Pakistani woman claims UK quarantine hotel refused to provide fridge to store diabetes medicine

By
Murtaza Ali Shah
|

LONDON: A British Pakistani mother, who is diabetic, has claimed her quarantine hotel refused to provide a suitable refrigerator to store her essential medicine after arriving from Pakistan a week ago.

Kiran Suman arrived from Islamabad with her husband Khurram Arif and children Nehan Malik, 7, and Ayana Malik, 3, to the Millennium Hotel Gloucester Kensington in West London. She said she had already informed Corporate Travel Management (CTM) and the hotel’s management that she was a type 1 diabetic and her son was a Special Needs Child (SEN) so she should be given a fridge to store her life-saving medicines.

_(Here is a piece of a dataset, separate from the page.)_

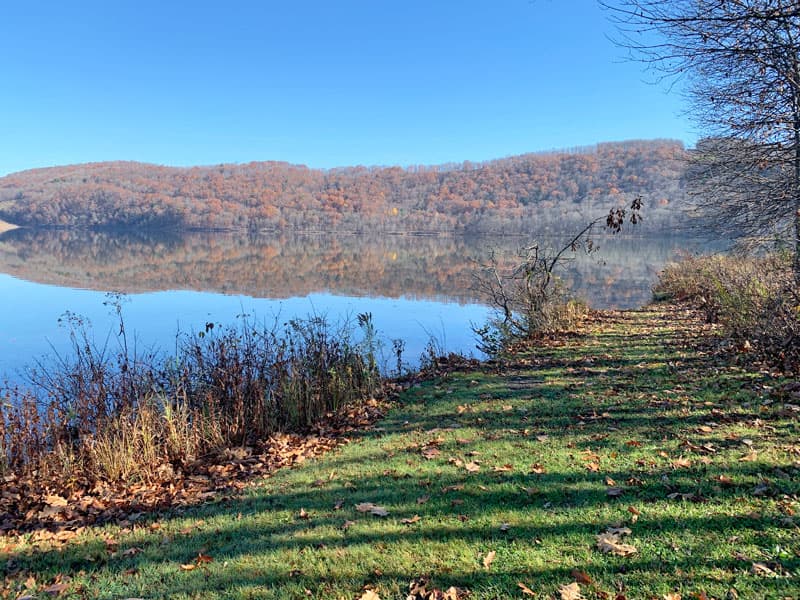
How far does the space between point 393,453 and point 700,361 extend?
5848 mm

She told this correspondent that the hotel management refused to give her a suitable fridge to store her medicine, and allegedly served the family bacon rolls despite the family having requested halal or vegetarian food.

Her health deteriorated and she was visited by a medic twice, who also reportedly requested the hotel to provide her with a fridge for the medication but, according to her, the hotel refused saying it was not their duty to provide a fridge for medication.

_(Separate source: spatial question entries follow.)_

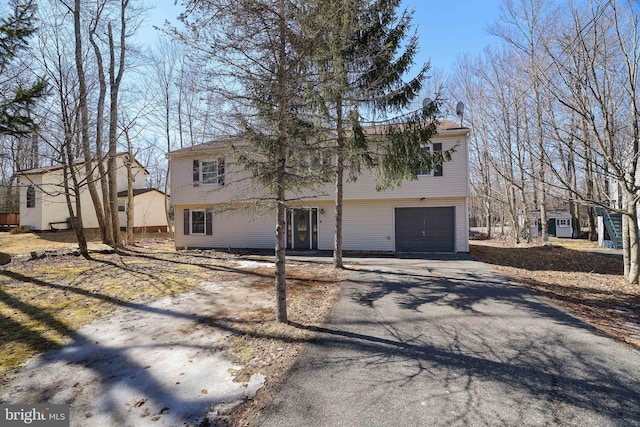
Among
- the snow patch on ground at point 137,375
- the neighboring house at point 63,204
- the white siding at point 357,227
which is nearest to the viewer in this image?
the snow patch on ground at point 137,375

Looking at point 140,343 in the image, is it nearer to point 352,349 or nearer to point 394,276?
point 352,349

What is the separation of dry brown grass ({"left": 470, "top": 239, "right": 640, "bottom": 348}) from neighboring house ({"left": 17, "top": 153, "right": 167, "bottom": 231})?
17.8 m

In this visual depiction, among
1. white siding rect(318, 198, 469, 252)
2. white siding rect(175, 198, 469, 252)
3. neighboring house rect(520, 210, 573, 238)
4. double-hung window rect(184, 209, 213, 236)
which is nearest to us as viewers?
white siding rect(175, 198, 469, 252)

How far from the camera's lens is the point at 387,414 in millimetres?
2699

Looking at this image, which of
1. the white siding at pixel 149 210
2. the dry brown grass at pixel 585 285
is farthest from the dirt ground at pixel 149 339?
the white siding at pixel 149 210

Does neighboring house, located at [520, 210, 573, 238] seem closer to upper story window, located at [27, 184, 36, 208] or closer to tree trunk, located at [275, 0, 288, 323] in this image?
tree trunk, located at [275, 0, 288, 323]

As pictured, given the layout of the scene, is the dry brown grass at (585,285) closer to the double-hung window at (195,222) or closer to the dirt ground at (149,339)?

She asked the hotel for plain cheese sandwiches for her special needs son, who is very fussy with food, but the hotel refused that as well.

She said: “I then found out that the dinner hot dogs were not halal. On arrival I was told all food will be halal and none of the food will contain alcohol. I then ordered food from outside and paid for it. The hotel then again sent us haram food for dinner. They gave us only three meals between four people but charged in full.”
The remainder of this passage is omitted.